The company — the largest private employer in the United States — earlier this month announced new bundled payment agreements with six prominent providers. Given Wal-Mart’s size, the deals have major ramifications; the agreements could cover the company’s 1.1 million U.S. employees and dependents.
But Wal-Mart’s hardly alone. More employers are looking to limit their health spending by directly contracting with a selection of hospitals and physician groups that they think deliver the most efficient care — regardless if they’re located miles away from their workers — even as top providers are aggressively seeking such deals.
For example, Seattle-based Boeing on Oct. 1 started covering specialized cardiovascular care for nearly 83,000 employees, retirees and dependents through a new bundled-payment agreement with the Cleveland Clinic. Under the agreement, Boeing will cover the cost of travel and lodging for both the patient and a companion.
It was the seventh such agreement that the Cleveland Clinic has struck with a self-insured employer, with most of the affected employees located outside of Ohio. And if more companies are willing to send their workers across the nation to be treated, what does that bode for the traditional belief that all health care is local?
Mass. Hospitals Make Shift Toward Global Payment
Massachusetts continues to be the testing ground for national reform, given how its state reforms served as a forerunner to the Affordable Care Act.
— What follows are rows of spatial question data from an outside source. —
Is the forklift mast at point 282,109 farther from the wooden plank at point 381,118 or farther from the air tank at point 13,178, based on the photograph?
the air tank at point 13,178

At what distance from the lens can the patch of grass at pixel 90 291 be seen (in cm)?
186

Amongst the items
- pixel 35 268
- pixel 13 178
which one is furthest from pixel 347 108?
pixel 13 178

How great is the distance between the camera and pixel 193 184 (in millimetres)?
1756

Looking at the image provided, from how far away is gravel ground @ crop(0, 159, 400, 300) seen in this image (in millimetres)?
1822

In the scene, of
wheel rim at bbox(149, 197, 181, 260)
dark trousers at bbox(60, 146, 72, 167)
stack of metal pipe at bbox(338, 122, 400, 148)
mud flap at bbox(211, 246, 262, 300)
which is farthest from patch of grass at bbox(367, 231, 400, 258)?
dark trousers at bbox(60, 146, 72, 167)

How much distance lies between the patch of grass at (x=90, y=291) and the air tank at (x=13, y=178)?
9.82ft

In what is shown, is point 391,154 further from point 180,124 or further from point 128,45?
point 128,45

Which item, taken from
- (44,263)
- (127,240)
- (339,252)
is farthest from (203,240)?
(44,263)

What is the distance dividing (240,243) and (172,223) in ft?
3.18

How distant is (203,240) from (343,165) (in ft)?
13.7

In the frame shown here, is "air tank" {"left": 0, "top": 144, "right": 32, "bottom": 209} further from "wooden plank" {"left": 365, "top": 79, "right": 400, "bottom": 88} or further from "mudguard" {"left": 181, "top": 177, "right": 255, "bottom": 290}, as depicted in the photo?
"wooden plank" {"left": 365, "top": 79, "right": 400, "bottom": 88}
Some experts have argued that what’s happening in the Bay State is a preview of what will unfold across the nation’s health care system in the coming years.
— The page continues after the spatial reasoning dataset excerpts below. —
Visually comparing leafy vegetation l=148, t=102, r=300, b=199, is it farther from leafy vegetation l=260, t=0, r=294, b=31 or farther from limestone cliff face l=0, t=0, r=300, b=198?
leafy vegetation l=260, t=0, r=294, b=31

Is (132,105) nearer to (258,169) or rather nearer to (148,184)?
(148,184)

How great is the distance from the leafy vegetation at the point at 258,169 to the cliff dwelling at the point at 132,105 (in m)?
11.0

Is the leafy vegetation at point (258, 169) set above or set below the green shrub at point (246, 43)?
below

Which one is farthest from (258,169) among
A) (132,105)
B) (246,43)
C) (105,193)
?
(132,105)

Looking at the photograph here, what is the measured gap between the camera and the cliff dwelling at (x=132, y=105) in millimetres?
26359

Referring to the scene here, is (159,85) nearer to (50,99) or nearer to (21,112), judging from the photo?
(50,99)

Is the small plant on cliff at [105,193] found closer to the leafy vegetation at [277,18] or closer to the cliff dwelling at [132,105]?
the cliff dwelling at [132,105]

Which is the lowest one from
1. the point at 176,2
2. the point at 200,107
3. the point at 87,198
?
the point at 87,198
That’s why it was so telling when Partners HealthCare, one of the state’s most prominent hospital systems, this fall chose to rip up its existing contracts with several major insurers and instead accept new deals that limit rate increases and put its providers on a budget.
In many ways, Partners’ deal-making reflects the broader climate in the state. Having already expanded health coverage — through a mix of mandates and a state health exchange that resemble ACA reforms going online in 2014 — Massachusetts is now pushing its providers and insurers to rein in health spending.
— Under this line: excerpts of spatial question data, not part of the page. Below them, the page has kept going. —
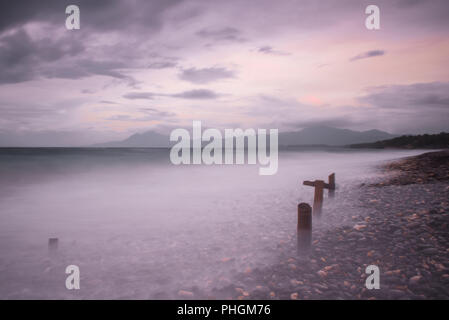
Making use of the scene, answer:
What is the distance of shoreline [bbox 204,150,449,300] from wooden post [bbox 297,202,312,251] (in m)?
0.34

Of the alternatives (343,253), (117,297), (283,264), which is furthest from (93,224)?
(343,253)

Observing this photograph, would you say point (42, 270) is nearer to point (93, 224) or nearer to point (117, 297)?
point (117, 297)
Partners also is following the path laid by the Alternative Quality Contract, a payment pilot by Blue Cross Blue Shield of Massachusetts that appeared to slow health spending and possibly reduce inappropriate utilization.
More Changes Ahead
But the emerging push for defined contribution, direct contracts, and global payments is only part of the story in the private sector. More changes — ranging from new market entrants to more adoption of risk-based payments– are sure to come.
“I would characterize employers as increasingly impatient and sophisticated,” said Chas Roades, chief research officer at the Advisory Board Company. (The Advisory Board Company publishes California Healthline for the California HealthCare Foundation.)
Employers “are not just shifting more cost onto employees,” adds Roades, “but getting more aggressive about putting dollars at risk for wellness, health maintenance, and disease management.”
The changes in the private sector don’t diminish the importance of next week’s vote to the health care industry. An Obama victory would likely preserve the ACA for years to come; a Romney win could lead to partial or full repeal of the law and scaling back of the nation’s Medicaid program, among other possible reforms.
And according to a Kaiser Family Foundation poll released on Wednesday, about one-third of likely voters do rank health care issues as “extremely important” to their vote.
But as recent events bear out, many top employers, providers and payers aren’t waiting on Washington to make big changes. With rhetoric sure to mount until Tuesday, keep in mind that while the election’s the thing — it’s not the only thing.